Lumen
Natural-language analytics that runs against real warehouse schemas, not toy databases.
The problem
Most NL-to-SQL demos look fine on a five-table sample. Production warehouses
do not cooperate. Table names repeat across schemas. Join paths that worked in
a tutorial fail when the catalog has fifty tables and the model invents
Customer.Email because it
sounds right. The failure mode is not always a loud syntax error — sometimes
the query runs and returns the wrong slice of data.
Ambiguity shows up the same way. "Top customers in California" could mean revenue, order count, or recency. A system that picks one interpretation silently and executes is dangerous. The gap between a slick chat UI and something you would attach to a real catalog is mostly engineering around the model: validation, semantics, and surfacing what was assumed.
The approach
Semantic layer
Business entities, metrics, and relationships live in YAML, declared separately from physical foreign keys. The generator reasons about revenue by region against named metrics, not against whatever join the model guessed from column names alone. The semantic directory is validated against the live warehouse before a question is answered.
Schema-aware validation
Generated SQL is parsed with sqlglot and checked against the introspected
catalog. Unknown tables and columns are collected into a structured issue
list — not a single database error at execution time. When validation fails,
the model gets a correction prompt with the rejected SQL and available column
names. Up to two retry rounds after the first generation. Read-only:
INSERT,
UPDATE, and DDL are
rejected before they reach the warehouse.
Explain-back
Before SQL is drafted, an interpreter returns structured JSON: a one-line
restatement, entities and metrics in play, filters, sort, limit. Underspecified
questions produce discrete options with a suggested default; the CLI can walk
through choices or apply defaults in scripts. The user sees the interpretation
under --- interpretation ---
every time, not only the final result set.
How it works
A request moves through a fixed pipeline. Each stage has a contract; later stages do not paper over failures from earlier ones.

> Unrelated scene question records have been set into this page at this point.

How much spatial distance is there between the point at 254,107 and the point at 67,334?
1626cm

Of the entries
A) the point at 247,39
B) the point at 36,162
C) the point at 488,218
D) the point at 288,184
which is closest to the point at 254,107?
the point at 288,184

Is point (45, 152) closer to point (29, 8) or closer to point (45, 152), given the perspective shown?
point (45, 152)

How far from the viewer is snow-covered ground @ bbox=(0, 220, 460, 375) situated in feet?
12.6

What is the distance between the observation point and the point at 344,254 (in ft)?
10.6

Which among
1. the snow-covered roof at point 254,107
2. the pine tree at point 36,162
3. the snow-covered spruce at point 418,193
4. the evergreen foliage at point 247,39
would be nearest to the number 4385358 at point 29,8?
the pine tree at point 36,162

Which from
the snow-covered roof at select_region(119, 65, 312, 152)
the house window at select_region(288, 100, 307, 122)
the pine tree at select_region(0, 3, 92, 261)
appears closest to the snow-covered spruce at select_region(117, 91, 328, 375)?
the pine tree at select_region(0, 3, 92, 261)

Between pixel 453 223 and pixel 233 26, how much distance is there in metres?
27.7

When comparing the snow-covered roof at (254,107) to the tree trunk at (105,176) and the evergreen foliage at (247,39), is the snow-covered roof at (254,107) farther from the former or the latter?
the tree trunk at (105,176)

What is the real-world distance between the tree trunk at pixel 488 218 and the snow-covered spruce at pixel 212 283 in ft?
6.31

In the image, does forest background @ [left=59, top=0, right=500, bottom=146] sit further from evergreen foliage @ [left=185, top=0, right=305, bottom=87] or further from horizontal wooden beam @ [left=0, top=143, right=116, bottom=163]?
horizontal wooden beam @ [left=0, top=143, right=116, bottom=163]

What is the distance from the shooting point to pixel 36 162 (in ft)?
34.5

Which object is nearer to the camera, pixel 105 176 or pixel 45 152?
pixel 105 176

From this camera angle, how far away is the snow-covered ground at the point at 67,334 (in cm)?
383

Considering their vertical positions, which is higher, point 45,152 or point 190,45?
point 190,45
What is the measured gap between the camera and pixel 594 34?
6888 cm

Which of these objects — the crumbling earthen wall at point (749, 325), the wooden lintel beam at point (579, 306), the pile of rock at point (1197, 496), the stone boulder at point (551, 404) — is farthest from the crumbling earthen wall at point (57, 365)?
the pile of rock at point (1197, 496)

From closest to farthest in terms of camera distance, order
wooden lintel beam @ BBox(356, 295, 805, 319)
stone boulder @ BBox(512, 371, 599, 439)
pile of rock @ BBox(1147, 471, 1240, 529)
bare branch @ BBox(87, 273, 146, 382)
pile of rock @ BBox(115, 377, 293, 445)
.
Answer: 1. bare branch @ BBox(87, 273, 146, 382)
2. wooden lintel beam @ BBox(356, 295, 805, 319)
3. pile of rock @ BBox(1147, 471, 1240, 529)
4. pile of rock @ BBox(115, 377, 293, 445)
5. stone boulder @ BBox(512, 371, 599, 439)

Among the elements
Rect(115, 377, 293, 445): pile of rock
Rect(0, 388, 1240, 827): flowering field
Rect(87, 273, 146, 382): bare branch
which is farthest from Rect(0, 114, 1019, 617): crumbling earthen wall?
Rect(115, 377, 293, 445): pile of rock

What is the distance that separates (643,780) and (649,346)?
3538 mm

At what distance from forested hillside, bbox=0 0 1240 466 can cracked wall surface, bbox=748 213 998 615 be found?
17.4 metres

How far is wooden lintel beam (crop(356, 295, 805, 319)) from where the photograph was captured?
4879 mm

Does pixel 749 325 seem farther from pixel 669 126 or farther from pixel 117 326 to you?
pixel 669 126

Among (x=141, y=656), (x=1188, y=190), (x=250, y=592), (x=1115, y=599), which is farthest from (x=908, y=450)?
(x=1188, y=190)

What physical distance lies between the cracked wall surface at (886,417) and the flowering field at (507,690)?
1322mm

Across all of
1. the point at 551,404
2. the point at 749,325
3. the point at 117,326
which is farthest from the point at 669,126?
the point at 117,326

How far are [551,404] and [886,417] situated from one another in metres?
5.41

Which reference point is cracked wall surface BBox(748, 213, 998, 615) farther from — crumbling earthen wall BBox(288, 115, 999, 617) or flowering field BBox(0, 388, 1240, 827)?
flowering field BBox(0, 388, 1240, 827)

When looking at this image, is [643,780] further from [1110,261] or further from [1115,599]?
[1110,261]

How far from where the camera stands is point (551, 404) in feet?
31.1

- Question and semantic + physical schema context are sent to the interpreter.
- Structured interpretation is returned; ambiguities are resolved if needed.
- SQL is generated against the same schema block.
- sqlglot validates identifiers against the live catalog.
- On validation failure, a corrective generation runs (bounded retries).
- Valid
SELECTstatements execute; rows return to the CLI or API.
Benchmarks
Lumen is evaluated against Spider, BIRD, and a custom NYC Open Data benchmark, compared to a GPT-4 baseline and Vanna AI.
| System | Spider | BIRD | NYC Open Data |
|---|---|---|---|
| GPT-4 baseline | pending | pending | pending |
| Vanna AI | pending | pending | pending |
| Lumen | pending | pending | pending |
Benchmark runs are being finalized. Numbers and full methodology will be published here and in the repo's BENCHMARKS.md.
Demo
A short walkthrough video is being recorded and will be embedded here.
Demo video coming soon.
Stack
Python, FastAPI, Angular, Postgres, DuckDB, Claude, sqlglot, Pydantic. Backed by a Pytest suite; the Angular UI uses Tailwind.